■ **SELECTED EXCERPT**
The four types of radical polymerization in a dispersed medium used in the present invention are known and described in general and specialized works, for example in Chapter 7 of the book “Les latex synthétiques: Elaboration, Propriétés, Applications” [Synthetic latices: Production, Properties, Applications], general editors C. Pichot and J. C. Daniel (Editions TEC&DOC de Lavoisier, France, 2006).
Regarding the combination of a first step of radical emulsion polymerization followed by a second step of suspension polymerization, reference may notably be made to patents U.S. Pat. No. 4,981,907 or U.S. Pat. No. 5,185,406.
Applications EP 0 647 663 and DE 101 21 580 describe examples of methods comprising two successive steps of emulsion polymerization.
As explained in the introduction, emulsion polymerization uses water-soluble initiators of radical polymerization. Various mechanisms for generating radicals can be employed, for example thermal decomposition, redox reactions, decomposition caused by electromagnetic radiation and, in particular, ultraviolet radiation. Nonexclusive examples of water-soluble initiators include hydroperoxides such as tert-butyl hydroperoxide, water-soluble azo compounds such as 2,2′-azobis-(2-amidinopropane)dihydrochloride and organic or mineral salts of 4,4′-azobis-(4-cyanovaleric) acid, mineral oxidizing agents such as sodium, potassium or ammonium persulfates, hydrogen peroxide, perchlorates, percarbonates and ferric salts. These oxidizing agents can be used alone or in combination with mineral or organic reducing agents such as bisulfite or metabisulfite of sodium or of potassium, vitamin C (ascorbic acid), sodium or potassium hypophosphites. These organic or mineral reducing agents can also be used alone, i.e. in the absence of mineral oxidizing agents. The initiators that are soluble in the aqueous phase are used at a rate of 0.01 to 10 wt. % relative to the total weight of the monomers.
In addition to the polymerization initiators, it may prove useful to dissolve other additives in the monomers that are to be copolymerized, and among these we may mention chain transfer agents, for lowering the molecular weights. As examples of chain transfer agents we may mention alkyl mercaptans, such as methylmercaptan, ethylmercaptan, n-propylmercaptan, isopropyl mercaptan, n-butylmercaptan, tert-butylmercaptan, cyclohexylmercaptan, benzylmercaptan, n-octyl-mercaptan, tert-nonylmercaptan, n-dodecyl-mercaptan, tert-dodecylmercaptan, alkyl thioglycolates such as methyl thioglycolate, ethyl thioglycolate, 2-ethyl-hexyl thioglycolate or iso-octyl thioglycolate. The chain transfer agents are generally used in proportions between 0.01 and 10%, and preferably between 0.5 and 2 wt. % relative to the total weight of the monomers.
It is also possible to dissolve, in the monomers that are to be copolymerized, other additives such as antioxidants, such as butylhydroxytoluene (BHT), biocides and/or activators of polymerization initiators. These additives are generally used in proportions between 0.01% and 5 wt. % relative to the total weight of the monomers.

■ **DATA EXCERPT**
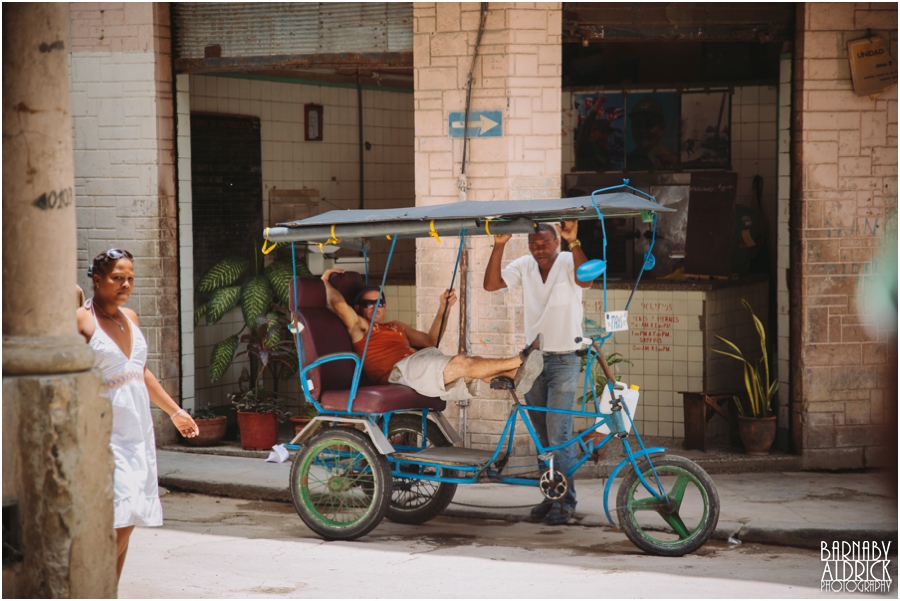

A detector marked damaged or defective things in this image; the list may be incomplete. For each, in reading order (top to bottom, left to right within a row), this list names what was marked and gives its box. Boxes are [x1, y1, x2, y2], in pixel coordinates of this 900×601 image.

■ **YOUR OBJECTIVE**
Pick up the passage on radical polymerization in a dispersed medium after its last sentence and continue it.

■ **RESULT**
Among surfactants usable as emulsifier and/or stabilizer, we may mention for example the following three families:
These surfactants are generally present at a rate of 0.1 to 10 wt. % relative to the total weight of the monomers. It is also possible to carry out emulsion polymerization in the absence of surfactants or stabilizing or dispersing agents. In this case, the solids content of the latex obtained (determined by evaporation of the volatile compounds, in particular water) must however be less than 30 wt. %, relative to the total weight of the latex resulting from emulsion polymerization.
The emulsion polymerization of the associative copolymer can be carried out at atmospheric pressure or under pressure and at polymerization temperatures between 5° C. and 180° C. Preferably, the copolymer is obtained at atmospheric pressure and at polymerization temperatures between 50 and 95° C.
The emulsion or suspension polymerization of vinyl chloride or of its copolymers is carried out under pressure, typically between 5 and 15 bar, and at temperatures generally between 40 and 80° C.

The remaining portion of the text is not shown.